Can anyone give some hints as to where to start on these three questions? I am completely lost when it comes to this part of my course
Note that, if $u=\log(x/x_0)$, \begin{align} \mathbb{E}\log\left(\frac{ X_1}{x_0}\right) &=\int_{x_0}^{\infty} \theta\log\left(\frac{ x}{x_0}\right) x_0^{\theta} x^{-\theta-1}\textrm{d}x= \int_{x_0}^{\infty} \theta \log\left(\frac{x}{x_0}\right) \left(\frac{x}{x_0}\right)^{-\theta} x^{-1}\textrm{d}x\\ &=\int_{0}^{\infty} \theta ue^{-\theta u}\textrm{d}u=\frac{1}{\theta}\int_0^{\infty} te^{-t}\textrm{d}t=\frac{1}{\theta} \end{align}
Hence, $$ \mathbb{E}T_n=\frac{1}{n}\sum_{i=1}^n \frac{1}{\theta}=\frac{1}{\theta}, $$ so your estimator is unbiased.

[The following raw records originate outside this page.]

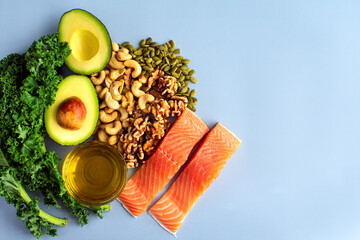 Wall Mural - Overhead View of Fresh Omega-3 Rich Foods: A variety of healthy foods like fish, nuts, seeds, fruit, vegetables, and oil rich in omega-3 nutrients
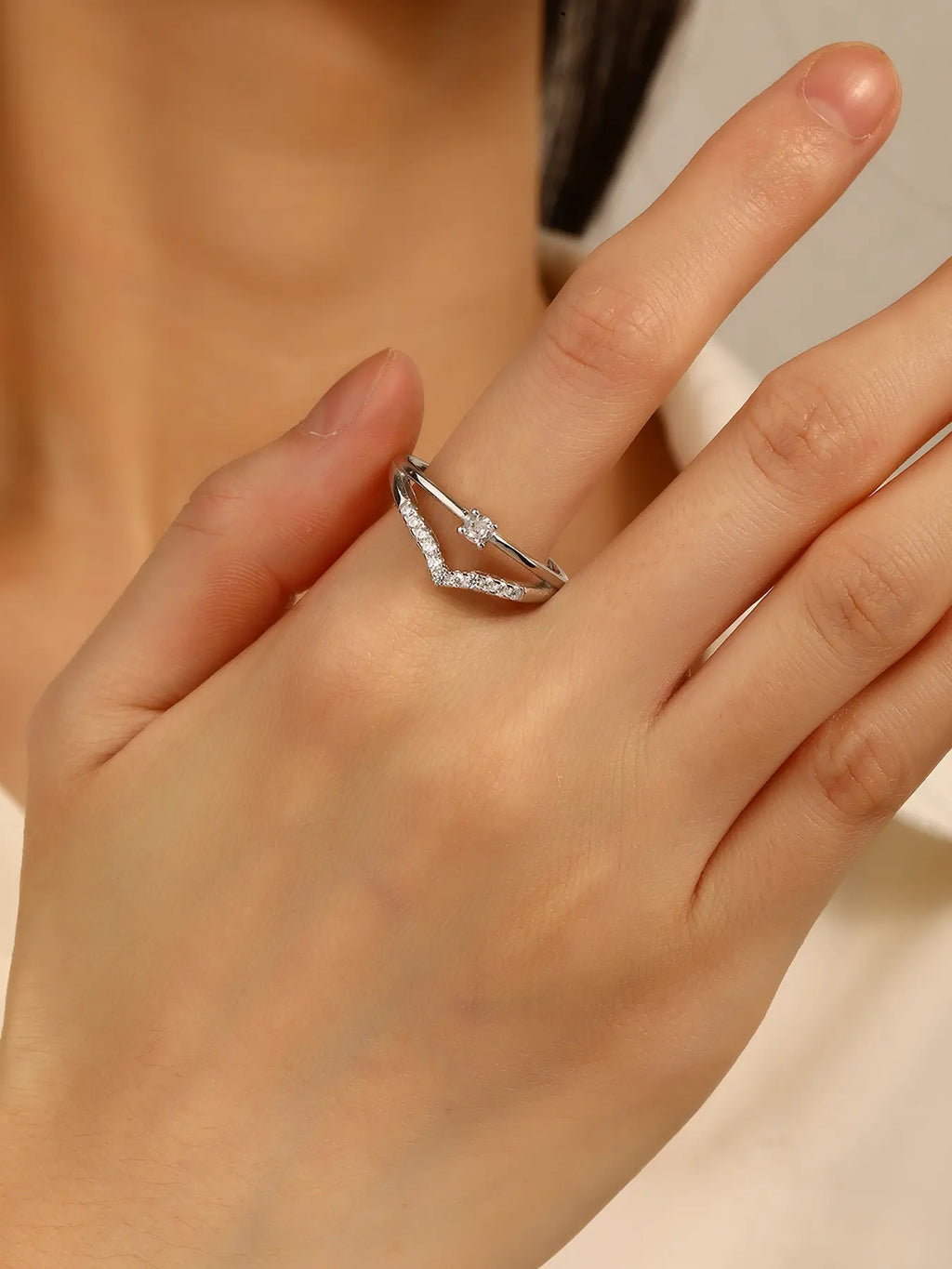 Silver engagement ring with white cubic zirconia stones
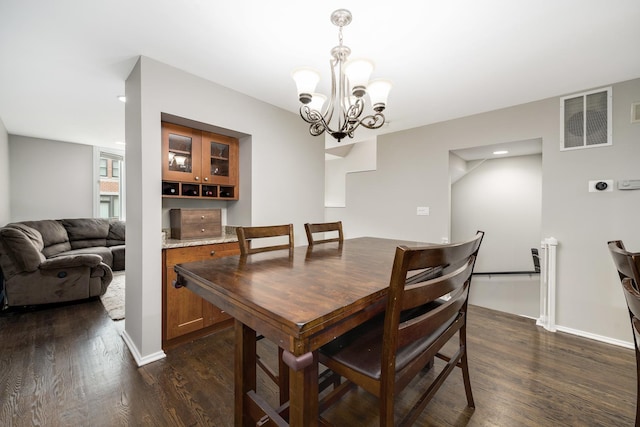 2720 N Greenview Ave Unit C, Chicago, IL 60614 - dining space with dark wood-style flooring, a chandelier, baseboards, and recessed lighting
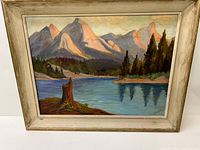 Framed landscape oil painting showing entire artwork with mountains, lake, tree stump, and pine trees.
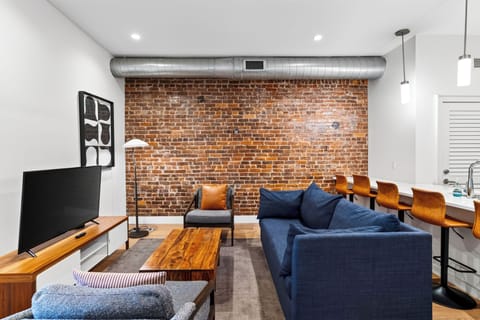 Relax in the modern living area, featuring exposed brick and a sleeper sofa for additional guests.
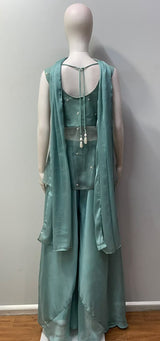 Wide-leg dusty teal trousers worn beneath the peplum top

For the variance, by the same change of variables \begin{align} \mathbb{E}\log\left(\frac{ X_1}{x_0}\right)^2 &=\int_0^{\infty} \theta u^2 e^{-\theta u}\textrm{d}y=\frac{1}{\theta^2} \int_0^{\infty} t^2e^{-t}\textrm{d}t=\frac{2}{\theta^2}, \end{align}
and hence we have $\operatorname{Var}(\log(X_1/x_0))=\frac{1}{\theta^2}$. Assuming indepence, this gives $$ \operatorname{Var}(T_n)=\frac{1}{n^2}\sum_{i=1}^{n} \frac{1}{\theta}=\frac{1}{n\theta^2} $$ Asymptotic normality simply follows from CLT.